- YOUR GOAL -
Reproduce the lines of the listing from the line with "Considering the items" to the line with "which one is closest", changing "bare tree trunk" to "leafless tree trunk" and leaving everything else unchanged.

-------- RECORDED DATA --------

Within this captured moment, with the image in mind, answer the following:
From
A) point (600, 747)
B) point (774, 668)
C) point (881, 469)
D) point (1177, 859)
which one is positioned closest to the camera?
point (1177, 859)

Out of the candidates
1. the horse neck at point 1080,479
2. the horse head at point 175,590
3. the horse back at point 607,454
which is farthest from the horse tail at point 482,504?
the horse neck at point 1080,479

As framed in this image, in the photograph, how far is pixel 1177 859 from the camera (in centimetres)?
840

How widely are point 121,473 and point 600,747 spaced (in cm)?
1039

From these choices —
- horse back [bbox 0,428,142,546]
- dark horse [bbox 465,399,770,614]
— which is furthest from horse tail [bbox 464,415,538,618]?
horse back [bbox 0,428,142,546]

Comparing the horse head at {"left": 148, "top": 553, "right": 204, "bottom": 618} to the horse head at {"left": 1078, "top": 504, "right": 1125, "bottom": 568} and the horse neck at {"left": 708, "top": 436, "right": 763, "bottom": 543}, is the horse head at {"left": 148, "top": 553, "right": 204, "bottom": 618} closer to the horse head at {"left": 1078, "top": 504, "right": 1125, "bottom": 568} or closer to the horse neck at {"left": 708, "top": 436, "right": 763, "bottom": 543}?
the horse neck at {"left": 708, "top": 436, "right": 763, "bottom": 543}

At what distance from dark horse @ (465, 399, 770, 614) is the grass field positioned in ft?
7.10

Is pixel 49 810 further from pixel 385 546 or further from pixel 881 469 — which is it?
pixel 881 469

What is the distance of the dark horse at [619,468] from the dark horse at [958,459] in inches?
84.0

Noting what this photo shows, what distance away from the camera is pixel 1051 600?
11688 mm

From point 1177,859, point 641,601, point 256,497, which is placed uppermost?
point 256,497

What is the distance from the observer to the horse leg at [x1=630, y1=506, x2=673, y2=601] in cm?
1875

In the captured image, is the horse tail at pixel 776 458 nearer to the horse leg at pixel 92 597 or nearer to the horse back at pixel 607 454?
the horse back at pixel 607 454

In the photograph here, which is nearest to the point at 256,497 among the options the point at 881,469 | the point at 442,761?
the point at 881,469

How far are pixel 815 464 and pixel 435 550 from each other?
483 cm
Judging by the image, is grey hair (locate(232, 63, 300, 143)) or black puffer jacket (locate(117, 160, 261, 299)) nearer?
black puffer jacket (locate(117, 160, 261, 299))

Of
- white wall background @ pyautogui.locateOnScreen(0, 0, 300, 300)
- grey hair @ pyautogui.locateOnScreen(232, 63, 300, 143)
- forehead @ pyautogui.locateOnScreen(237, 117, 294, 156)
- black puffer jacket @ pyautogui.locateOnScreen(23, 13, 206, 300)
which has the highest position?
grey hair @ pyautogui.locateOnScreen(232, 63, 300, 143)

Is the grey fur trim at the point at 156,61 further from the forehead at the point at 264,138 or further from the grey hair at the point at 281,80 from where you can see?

--------
-------- RECORDED DATA --------

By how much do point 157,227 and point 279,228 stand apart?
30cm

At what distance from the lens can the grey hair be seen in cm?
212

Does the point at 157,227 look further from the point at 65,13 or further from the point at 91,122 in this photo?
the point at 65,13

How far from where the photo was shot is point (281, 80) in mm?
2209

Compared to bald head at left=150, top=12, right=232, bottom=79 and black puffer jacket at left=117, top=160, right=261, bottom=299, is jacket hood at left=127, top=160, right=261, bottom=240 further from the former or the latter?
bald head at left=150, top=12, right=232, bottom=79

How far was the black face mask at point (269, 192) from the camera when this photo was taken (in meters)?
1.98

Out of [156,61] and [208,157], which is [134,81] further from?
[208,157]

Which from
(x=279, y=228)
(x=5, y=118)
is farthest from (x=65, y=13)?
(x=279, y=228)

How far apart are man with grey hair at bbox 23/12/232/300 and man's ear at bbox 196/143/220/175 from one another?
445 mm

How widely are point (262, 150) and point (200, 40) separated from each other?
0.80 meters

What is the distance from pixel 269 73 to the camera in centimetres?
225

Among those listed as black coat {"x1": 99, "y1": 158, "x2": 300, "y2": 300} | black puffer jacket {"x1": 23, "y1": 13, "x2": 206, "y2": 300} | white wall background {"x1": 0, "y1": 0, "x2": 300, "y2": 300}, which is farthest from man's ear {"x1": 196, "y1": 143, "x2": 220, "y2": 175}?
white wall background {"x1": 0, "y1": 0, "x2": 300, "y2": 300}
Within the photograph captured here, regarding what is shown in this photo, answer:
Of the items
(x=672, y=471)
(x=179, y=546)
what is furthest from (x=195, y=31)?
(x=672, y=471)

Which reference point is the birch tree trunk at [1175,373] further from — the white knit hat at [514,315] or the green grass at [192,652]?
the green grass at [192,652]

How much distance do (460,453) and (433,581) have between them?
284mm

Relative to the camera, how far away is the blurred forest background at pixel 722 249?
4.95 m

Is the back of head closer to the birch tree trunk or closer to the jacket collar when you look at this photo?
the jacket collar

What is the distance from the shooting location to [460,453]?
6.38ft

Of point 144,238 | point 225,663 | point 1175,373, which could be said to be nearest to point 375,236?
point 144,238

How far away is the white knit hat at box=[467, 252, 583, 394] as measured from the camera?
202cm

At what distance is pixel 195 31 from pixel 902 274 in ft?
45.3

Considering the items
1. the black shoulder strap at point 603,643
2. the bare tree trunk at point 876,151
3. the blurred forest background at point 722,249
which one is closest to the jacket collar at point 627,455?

--------
-------- RECORDED DATA --------

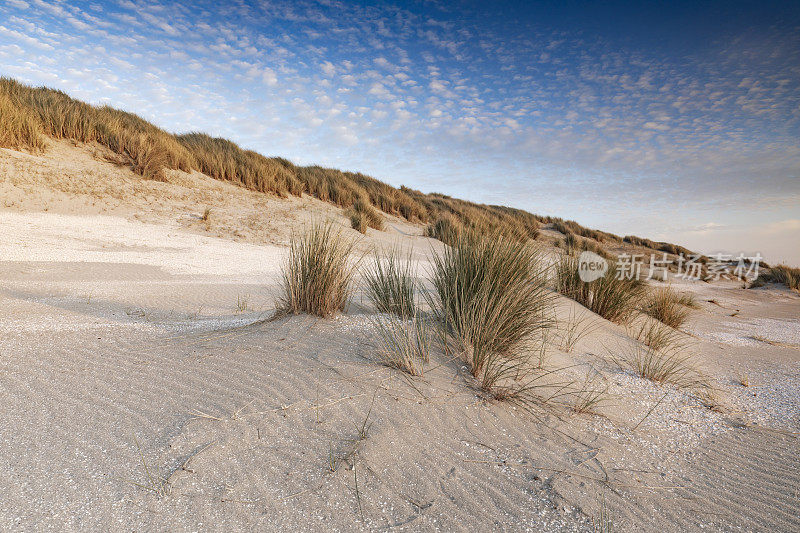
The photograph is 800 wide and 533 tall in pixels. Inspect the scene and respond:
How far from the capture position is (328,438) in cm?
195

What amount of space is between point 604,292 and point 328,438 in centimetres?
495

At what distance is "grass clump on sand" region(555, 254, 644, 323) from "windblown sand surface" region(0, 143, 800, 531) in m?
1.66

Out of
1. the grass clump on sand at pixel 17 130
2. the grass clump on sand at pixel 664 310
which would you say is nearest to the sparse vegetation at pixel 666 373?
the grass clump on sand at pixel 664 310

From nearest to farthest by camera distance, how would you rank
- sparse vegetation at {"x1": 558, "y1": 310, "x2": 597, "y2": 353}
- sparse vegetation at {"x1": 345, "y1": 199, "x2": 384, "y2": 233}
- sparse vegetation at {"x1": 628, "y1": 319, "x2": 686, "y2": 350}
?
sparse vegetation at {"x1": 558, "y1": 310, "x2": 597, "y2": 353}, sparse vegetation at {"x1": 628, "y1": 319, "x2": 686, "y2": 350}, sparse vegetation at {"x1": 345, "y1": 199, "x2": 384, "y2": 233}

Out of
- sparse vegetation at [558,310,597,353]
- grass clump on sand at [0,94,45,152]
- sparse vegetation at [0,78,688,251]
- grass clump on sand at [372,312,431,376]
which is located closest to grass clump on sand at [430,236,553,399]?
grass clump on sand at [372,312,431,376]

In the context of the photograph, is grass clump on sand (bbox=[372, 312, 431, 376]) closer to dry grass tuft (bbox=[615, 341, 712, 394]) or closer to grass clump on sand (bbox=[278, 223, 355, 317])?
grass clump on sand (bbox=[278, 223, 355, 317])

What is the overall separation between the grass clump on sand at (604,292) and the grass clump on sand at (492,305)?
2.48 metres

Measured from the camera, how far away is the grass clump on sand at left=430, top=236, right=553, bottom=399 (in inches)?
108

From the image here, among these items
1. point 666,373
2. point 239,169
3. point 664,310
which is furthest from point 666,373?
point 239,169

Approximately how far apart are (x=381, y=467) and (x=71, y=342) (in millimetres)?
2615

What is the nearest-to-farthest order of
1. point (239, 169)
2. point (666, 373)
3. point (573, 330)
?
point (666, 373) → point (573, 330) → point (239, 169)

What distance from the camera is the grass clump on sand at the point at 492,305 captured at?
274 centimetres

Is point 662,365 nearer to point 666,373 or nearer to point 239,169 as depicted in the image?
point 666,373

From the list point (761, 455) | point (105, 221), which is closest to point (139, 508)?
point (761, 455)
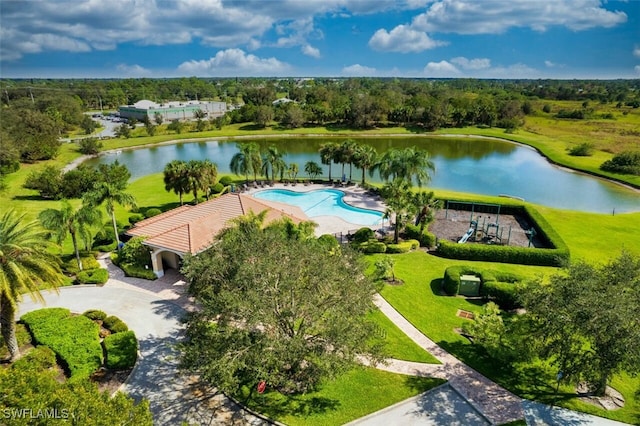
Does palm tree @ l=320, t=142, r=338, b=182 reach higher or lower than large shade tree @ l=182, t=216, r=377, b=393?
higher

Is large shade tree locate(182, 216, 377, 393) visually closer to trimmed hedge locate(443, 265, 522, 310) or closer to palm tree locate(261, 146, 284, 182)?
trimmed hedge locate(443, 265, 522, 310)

--------

- CORRECT OUTPUT -
Considering the items
1. the black shoulder strap at point 603,643
2. the leafless tree trunk at point 876,151
3. the blurred forest background at point 722,249
which one is closest to the jacket collar at point 627,455?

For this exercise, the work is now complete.